Life In The Fast Lane
November 3, 2011 § Leave a comment
The realm of possibilities in the future due technological progress is broad and magnificent in scope. Perhaps in 50 years we will go to work via hover car or spend family vacations in orbit around the earth. By any means, the promise of new technologies can only incite hopeful (and far-fetched) conjectures about the world of tomorrow. One thing that we can rely on during these extrapolations is the rapidly developing bioengineering industry. Scientists are currently creating novel techniques for correcting errors in the human genome that can only promise great things over the next few decades. In the future it is not improbable that we will have the technology to fix carcinogenic genes by clipping faulty DNA or even to grow new organs for transplant patients out of stem cells. By decelerating the breakdown of telomeres we may be able to slow down aging and the onset of age-related illness. The promise of genetic manipulation will enable us to halt degenerative diseases, cure cancers, and perhaps master life itself. Of course, with a myriad of new genetic technologies we should expect considerable societal change.
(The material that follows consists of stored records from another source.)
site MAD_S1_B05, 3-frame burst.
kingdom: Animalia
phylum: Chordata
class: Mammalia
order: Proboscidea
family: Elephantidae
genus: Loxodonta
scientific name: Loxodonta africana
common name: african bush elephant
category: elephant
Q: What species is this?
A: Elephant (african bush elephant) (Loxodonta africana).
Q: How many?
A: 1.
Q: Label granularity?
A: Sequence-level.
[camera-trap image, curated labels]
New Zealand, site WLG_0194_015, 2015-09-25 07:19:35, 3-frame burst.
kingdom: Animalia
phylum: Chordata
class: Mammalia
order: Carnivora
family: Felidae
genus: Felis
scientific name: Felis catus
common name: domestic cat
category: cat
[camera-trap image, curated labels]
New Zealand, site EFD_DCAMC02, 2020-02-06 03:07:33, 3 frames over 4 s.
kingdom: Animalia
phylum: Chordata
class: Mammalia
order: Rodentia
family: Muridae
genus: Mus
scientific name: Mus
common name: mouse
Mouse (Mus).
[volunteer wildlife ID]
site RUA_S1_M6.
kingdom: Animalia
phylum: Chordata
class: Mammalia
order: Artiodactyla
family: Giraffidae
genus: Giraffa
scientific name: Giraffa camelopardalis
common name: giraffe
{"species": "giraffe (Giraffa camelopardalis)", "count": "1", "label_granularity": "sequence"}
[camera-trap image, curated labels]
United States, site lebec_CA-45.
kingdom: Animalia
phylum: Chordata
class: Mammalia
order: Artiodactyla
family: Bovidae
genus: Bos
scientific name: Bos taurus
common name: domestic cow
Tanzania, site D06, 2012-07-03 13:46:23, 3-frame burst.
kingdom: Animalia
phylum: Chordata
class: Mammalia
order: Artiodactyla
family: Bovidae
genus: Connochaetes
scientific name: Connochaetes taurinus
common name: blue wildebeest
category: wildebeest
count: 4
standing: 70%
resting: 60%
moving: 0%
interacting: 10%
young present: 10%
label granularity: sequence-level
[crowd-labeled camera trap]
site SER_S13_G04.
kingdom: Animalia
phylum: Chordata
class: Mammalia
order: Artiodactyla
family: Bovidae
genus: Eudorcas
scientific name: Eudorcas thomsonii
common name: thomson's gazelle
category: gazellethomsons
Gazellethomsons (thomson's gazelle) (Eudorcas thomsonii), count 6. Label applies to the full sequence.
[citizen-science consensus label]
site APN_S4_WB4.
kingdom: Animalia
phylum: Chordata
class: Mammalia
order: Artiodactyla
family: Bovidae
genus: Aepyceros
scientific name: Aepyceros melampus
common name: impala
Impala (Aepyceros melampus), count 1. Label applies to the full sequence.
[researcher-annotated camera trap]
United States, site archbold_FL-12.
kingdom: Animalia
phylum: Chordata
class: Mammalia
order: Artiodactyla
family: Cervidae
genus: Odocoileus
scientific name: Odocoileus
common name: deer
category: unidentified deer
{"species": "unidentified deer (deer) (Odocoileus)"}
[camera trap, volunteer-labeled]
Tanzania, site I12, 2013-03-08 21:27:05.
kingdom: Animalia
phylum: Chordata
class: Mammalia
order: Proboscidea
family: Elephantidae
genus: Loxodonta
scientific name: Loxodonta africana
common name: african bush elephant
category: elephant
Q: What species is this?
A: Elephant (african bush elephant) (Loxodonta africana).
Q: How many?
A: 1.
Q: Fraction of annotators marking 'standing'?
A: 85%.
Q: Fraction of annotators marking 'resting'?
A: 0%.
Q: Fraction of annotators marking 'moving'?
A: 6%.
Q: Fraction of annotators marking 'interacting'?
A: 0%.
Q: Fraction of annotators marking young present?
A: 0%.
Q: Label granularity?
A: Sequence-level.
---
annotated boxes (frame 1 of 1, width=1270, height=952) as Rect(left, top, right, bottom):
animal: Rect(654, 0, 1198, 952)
With the cessation of genetic problems will come a slew of social anxieties. Extension of projected human life span will create problems of over-population and put demands on available food, land, and fresh water. And at our current levels of exorbitant consumption, this could mean we as a race would require either life-style changes or government-implemented population controls. Yet even with these potential social problems, the miracle that is genetic engineering is certainly a hopeful prospect.